What does Live for a Living mean to me?
I look at it as a tool to motivate other’s to be the best versions of themselves, regardless of the obstacles they’ve faced.
I have made the decision, very recently, to pursue a new career path in fitness. For the past several years fitness has been the main focus of my existence. I love watching people do things they didn’t know they were capable of doing. Especially women. Since starting this fitness journey, I’ve always wanted to make it a career, but I’ve been scared.
Fear is a liar.
We live in a world where women tear each other down. And, all my life I have either been told I’m not good enough, or I’ve felt like I’m not good enough.
Once upon a time in a land far away from here, I learned that people are mean. Now, my mother, rest her soul, taught me not to be mean. I wasn’t allowed to have a water gun growing up, because she felt like it promoted violence. She taught me to LOVE deep down into my core.
“You all have got to stop calling each other sluts and whores. It just makes it ok for guys to call you sluts and whores. “ - Ms Norbury
In the fifth grade, I was in the bathroom with my friends, and somebody farted. Somehow it was instantly blamed on me and the girls started singing, “Me, myself, and I, my pants are way too high, I don’t know why I farted but I won’t admit it.” I can remember almost nothing from middle school, but I remember this song. Words hurt, man.
"Cause the players gonna play, play, play. And the haters gonna hate, hate, hate. Baby I'm just gonna shake, shake, shake, shake it off." - T. Swift
And since then, it’s been constant. I have always been told I was either too much of something, or not enough. In the past week I’ve been told I was fat, and also told that I’m too much of a barbie to ever be taken seriously, both by women. I’ve been slut shamed, told I’m too blonde, too muscular, I could continue, but it’s just a laundry list of insults that don’t really matter.
I’m taking a chance. Because I’ve believed in myself this far, everything I’ve ever wanted in life has just seemed to work out.

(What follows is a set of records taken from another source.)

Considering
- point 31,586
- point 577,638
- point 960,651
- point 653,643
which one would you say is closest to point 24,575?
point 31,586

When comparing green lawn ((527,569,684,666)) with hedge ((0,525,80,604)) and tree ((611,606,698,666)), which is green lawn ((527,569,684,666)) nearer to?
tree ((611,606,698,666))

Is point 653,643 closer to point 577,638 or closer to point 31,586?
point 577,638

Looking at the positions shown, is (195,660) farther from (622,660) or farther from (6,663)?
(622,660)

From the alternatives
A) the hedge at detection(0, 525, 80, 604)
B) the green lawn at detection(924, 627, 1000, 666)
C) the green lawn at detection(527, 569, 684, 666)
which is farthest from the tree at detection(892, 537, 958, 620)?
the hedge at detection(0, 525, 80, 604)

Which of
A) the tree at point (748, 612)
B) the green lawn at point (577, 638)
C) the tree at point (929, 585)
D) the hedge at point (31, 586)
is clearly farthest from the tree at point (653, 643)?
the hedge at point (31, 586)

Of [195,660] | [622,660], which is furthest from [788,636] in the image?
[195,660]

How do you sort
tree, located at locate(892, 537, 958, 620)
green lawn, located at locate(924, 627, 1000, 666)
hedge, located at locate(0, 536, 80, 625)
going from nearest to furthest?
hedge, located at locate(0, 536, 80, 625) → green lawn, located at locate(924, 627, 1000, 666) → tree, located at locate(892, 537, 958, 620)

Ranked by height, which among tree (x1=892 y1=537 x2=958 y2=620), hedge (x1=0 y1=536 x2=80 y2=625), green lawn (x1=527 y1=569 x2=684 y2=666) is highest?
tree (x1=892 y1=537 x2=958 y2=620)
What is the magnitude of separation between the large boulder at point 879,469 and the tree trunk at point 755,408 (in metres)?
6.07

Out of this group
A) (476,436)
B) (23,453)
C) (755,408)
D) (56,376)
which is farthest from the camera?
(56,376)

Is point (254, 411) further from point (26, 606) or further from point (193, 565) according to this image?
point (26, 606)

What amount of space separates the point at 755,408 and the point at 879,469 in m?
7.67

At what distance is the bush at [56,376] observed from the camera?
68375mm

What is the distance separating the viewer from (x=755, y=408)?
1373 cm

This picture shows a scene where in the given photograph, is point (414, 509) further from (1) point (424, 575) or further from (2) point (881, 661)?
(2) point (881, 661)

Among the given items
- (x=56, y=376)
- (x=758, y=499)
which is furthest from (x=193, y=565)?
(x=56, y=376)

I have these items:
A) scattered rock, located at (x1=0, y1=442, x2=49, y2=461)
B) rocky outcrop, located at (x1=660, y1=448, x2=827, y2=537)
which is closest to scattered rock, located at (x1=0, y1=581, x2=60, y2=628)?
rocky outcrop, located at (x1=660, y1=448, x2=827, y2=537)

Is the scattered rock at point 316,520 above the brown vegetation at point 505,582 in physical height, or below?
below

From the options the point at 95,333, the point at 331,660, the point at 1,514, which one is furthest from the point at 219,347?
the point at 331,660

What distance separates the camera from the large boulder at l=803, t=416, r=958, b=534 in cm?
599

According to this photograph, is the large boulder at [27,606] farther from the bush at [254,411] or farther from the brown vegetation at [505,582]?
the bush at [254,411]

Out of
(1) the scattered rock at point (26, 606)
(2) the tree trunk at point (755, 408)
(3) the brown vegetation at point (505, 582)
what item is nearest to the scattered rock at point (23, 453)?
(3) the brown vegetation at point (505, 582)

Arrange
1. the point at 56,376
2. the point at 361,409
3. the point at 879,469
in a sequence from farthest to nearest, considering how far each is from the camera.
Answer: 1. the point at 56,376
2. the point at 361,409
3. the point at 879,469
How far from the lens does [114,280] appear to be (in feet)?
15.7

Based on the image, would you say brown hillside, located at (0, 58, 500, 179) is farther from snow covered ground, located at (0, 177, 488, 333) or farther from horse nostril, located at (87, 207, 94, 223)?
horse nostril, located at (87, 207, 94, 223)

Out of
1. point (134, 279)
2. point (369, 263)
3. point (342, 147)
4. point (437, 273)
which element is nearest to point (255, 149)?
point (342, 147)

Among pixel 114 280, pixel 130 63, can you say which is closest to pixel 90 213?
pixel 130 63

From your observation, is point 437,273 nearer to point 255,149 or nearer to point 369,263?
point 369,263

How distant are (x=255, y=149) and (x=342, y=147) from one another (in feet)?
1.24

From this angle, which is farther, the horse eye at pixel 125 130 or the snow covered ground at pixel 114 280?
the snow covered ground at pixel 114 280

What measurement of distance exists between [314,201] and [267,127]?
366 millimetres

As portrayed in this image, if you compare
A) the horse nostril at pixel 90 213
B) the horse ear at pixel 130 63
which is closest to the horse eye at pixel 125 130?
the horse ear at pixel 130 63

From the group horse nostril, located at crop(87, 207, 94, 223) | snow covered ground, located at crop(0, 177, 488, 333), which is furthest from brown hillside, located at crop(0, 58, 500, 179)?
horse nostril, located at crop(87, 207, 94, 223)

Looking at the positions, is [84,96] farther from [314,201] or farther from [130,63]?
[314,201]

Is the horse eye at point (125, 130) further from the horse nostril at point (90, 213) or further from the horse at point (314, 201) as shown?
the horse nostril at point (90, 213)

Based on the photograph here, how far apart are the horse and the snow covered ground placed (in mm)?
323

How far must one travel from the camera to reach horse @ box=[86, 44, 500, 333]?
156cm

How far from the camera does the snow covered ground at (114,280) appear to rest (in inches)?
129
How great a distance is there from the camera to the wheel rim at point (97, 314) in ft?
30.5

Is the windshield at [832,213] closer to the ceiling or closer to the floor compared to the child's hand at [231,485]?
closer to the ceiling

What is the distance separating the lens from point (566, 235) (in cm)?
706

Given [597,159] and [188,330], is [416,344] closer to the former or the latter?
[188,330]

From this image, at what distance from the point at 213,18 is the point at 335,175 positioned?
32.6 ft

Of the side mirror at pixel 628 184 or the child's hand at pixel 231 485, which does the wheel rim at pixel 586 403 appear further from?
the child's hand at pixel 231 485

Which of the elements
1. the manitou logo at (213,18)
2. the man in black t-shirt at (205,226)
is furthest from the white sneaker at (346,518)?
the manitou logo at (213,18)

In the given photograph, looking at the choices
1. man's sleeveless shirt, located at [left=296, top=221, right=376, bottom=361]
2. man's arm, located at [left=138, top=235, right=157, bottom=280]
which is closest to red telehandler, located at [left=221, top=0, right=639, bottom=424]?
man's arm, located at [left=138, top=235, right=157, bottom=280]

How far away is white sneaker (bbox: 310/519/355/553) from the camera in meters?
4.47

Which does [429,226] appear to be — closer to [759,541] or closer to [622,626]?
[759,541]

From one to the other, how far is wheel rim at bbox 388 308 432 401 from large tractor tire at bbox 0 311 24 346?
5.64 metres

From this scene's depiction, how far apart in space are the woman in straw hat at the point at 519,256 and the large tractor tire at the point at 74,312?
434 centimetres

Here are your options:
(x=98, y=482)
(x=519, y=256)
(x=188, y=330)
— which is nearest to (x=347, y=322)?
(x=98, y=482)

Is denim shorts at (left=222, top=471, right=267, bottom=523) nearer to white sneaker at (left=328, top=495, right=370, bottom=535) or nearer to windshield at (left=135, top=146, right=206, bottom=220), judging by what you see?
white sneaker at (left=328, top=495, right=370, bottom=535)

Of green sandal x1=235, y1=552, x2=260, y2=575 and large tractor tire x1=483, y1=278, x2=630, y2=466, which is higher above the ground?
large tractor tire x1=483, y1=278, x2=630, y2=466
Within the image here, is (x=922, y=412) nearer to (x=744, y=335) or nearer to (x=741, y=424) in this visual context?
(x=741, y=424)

If you read that as I haven’t had struggles, I’ve survived a drug addiction, my mother killing herself, being raped, a failed marriage, and various other bullshit along the way, all of which you'll hear here or on my blog. I am not a victim, I am a survivor. And it is with that strength that I will find a thick enough skin to deflect the negativity and work on creating a positive bubble for growth both within myself, and to allow other’s a safe space for change.
I believe, that as I embark this journey, that I’ll develop skills that will make me a more valuable asset to the world. I’m going to continue to develop myself through online courses to make myself more marketable, while setting serious goals to incorporate fitness to empower women and strengthen children. Children are our building blocks for the future. I'm enrolled in a 200 hour yoga teacher training and I fully intend on getting other health and wellness certifications along my way.
I believe that I can encourage and build women up, and I can carry that torch. I believe that my story of transformation and strength will make a difference. And I will try my hardest to do it with a smile on my face, no matter how heavy the load gets.
Have you ever seen a woman do something she never thought possible? Fortunately, I’ve seen this during endurance events, in CrossFit gyms, in yoga studios, and it fuels my fire. I am committed to holding a metaphorical mirror in front of women showing them what they are made of.
I believe that I can help change the world.
So, please welcome me, as Live for a Living's Director of Operations, I am excited to embark on this journey and share with you along the way!